Novelis Nets US$306MM In Latest Financial Quarter

Atlanta’s rolled aluminium firm Novelis reported results for the first quarter of fiscal year 2024 this week. Although numbers were lower on the year in many areas, company officials say they are better than expected under the prevailing market conditions.

In the first fiscal quarter, Novelis sold US$4,091 million in product, down on the year from last year’s total of US$5,089 million largely thanks to lower aluminium prices and a drop in total flat rolled product shipments. Novelis said that lower overall shipments fell due to a drop in beverage can shipments and unfavorable conditions in the building and construction market, among others.

Net income fell from US$306 million last year to US$156 million this year. EBITDA for the quarter totaled US$411 million, off from the previous year’s total of US$585 million. Adjusted EBITDA also fell in the quarter, from US$561 million last year to US$421 million this year. Lower shipments, cost inflation, and less favorable metal benefit from recycling pulled down that metric in the quarter.

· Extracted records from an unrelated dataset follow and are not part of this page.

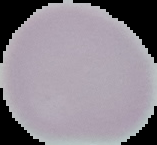
Summary:
  - Image type: segmented cell region on a black background
  - Malaria status: uninfected
  - Image size: 157×145 pixels
  - Preparation: thin blood film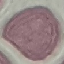

Summary:
  - Malaria status: uninfected
  - Image type: cell patch, automatically extracted from a larger field of view and resized to 64 × 64 pixels
  - Stain: Giemsa
  - Capture: smartphone camera at the microscope eyepiece
  - Preparation: thin blood smear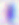
Captured at 400x magnification. Toxoplasma gondii is shown. Photomicrograph.Report the malaria status of this cell.
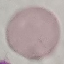
Uninfected.

Thin smear of blood. Automatically extracted cell patch, resized to 64 × 64 pixels. Acquired by smartphone through the microscope eyepiece. Giemsa stain.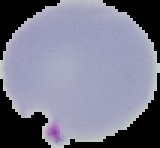
preparation = thin blood smear
image size = 160×148 pixels
result = Plasmodium parasites detected
image type = segmented cell region with the area outside set to blackOutline each blood parasite and name the species.
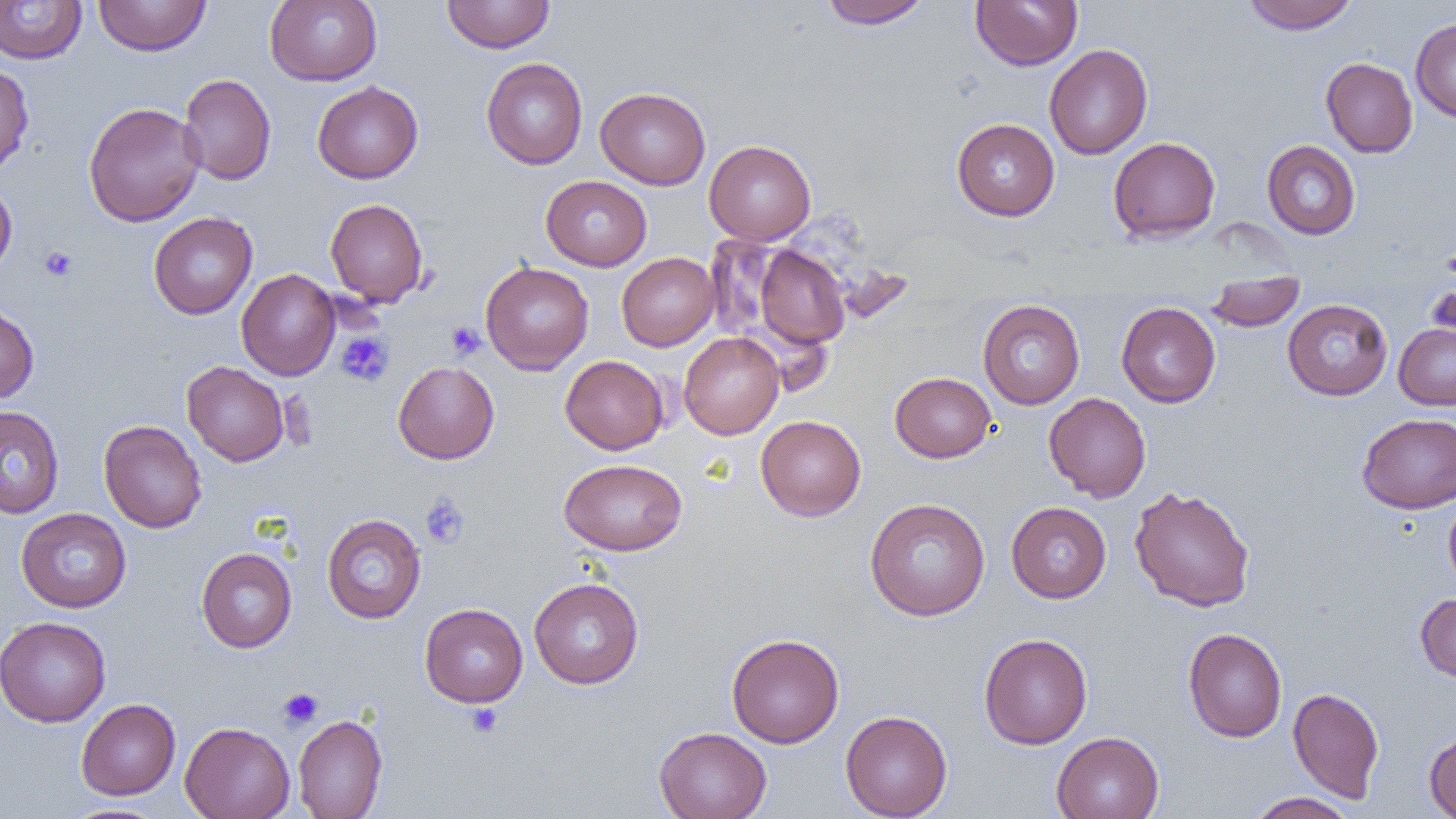

No blood parasites observed.

Summary:
  - Coordinate format: approximate bounding boxes as [x1, y1, x2, y2] in pixels
  - Uninfected red blood cell locations: [93, 0, 212, 56], [264, 0, 382, 86], [442, 0, 555, 53], [819, 0, 931, 29], [970, 0, 1082, 71], [1242, 0, 1358, 34], [0, 1, 87, 64], [1410, 18, 1456, 123], [1044, 44, 1153, 159], [1320, 57, 1418, 158], [481, 58, 587, 170], [0, 64, 34, 176], [178, 73, 277, 185], [312, 81, 423, 184], [595, 87, 711, 189], [83, 101, 205, 227], [951, 118, 1060, 221], [1108, 136, 1221, 242], [704, 139, 816, 245], [1261, 140, 1361, 240], [541, 176, 652, 271], [0, 179, 17, 278], [325, 198, 429, 307], [148, 212, 258, 319], [752, 244, 850, 348], [616, 252, 719, 351], [480, 261, 594, 375], [236, 268, 340, 380], [1204, 276, 1306, 331], [1426, 283, 1456, 347], [977, 299, 1085, 409], [1282, 299, 1393, 401], [1116, 301, 1220, 408], [0, 303, 39, 404], [1394, 323, 1456, 410], [679, 332, 784, 439], [560, 355, 669, 454], [182, 361, 289, 466], [393, 361, 499, 463], [890, 371, 996, 462], [1043, 392, 1151, 502], [0, 406, 65, 519], [1357, 413, 1456, 513], [755, 415, 866, 521], [98, 420, 207, 533], [559, 458, 687, 555], [1129, 486, 1255, 612], [1444, 495, 1456, 592], [865, 497, 990, 620], [1006, 501, 1111, 603], [16, 507, 131, 613], [321, 513, 427, 624], [196, 547, 297, 652], [529, 577, 644, 689], [1416, 593, 1456, 682], [420, 603, 528, 707], [0, 616, 111, 727], [1183, 628, 1287, 742], [978, 632, 1093, 749], [726, 633, 845, 748], [1288, 687, 1384, 803], [76, 698, 180, 800], [840, 710, 952, 818], [293, 713, 387, 819], [180, 721, 295, 819], [654, 726, 772, 819], [1424, 730, 1456, 819], [1051, 731, 1164, 819], [1246, 792, 1359, 819], [59, 804, 171, 819]
  - Platelet locations: [40, 246, 78, 282], [1441, 247, 1456, 282], [446, 321, 485, 360], [335, 331, 393, 386], [421, 493, 470, 547], [277, 688, 323, 729], [465, 703, 503, 738]
  - Slide-level diagnosis: negative for blood parasites
  - Field of view: one of a larger specimen
  - Preparation: thin blood smear
  - Image size: 1456×819 pixels
  - Magnification: 1000x
  - Modality: light microscopy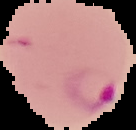
malaria status = parasitized
preparation = thin blood smear
image size = 136×130 pixels
image type = segmented cell region with the area outside set to black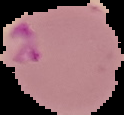

Summary:
  - Image type: cell region segmented out of the field of view; surrounding area masked to black
  - Image size: 124×115 pixels
  - Malaria status: parasitized
  - Preparation: thin blood film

Steve Fisher, President and CEO, Novelis Inc., said in a press release that numbers for the quarter were better than expected.

“Novelis’ diverse product portfolio and lower input costs delivered another sequential increase in quarterly Adjusted EBITDA and a higher Adjusted EBITDA per tonne than expected, even as inventory reduction activity across the beverage packaging supply chain continued in the quarter. We believe this can destocking activity is nearly complete, and remain focused on strengthening and expanding Novelis’ capabilities to support our customers’ growing demand for sustainable aluminum sheet.”

“We expect a steady recovery in shipments to drive continued improvement in Adjusted EBITDA over the remainder of this fiscal year,” predicted Devinder Ahuja, Executive Vice President and Chief Financial Officer, Novelis Inc. “This will enable continued capital deployment in support of our growth investments underway to meet growing customer demand.”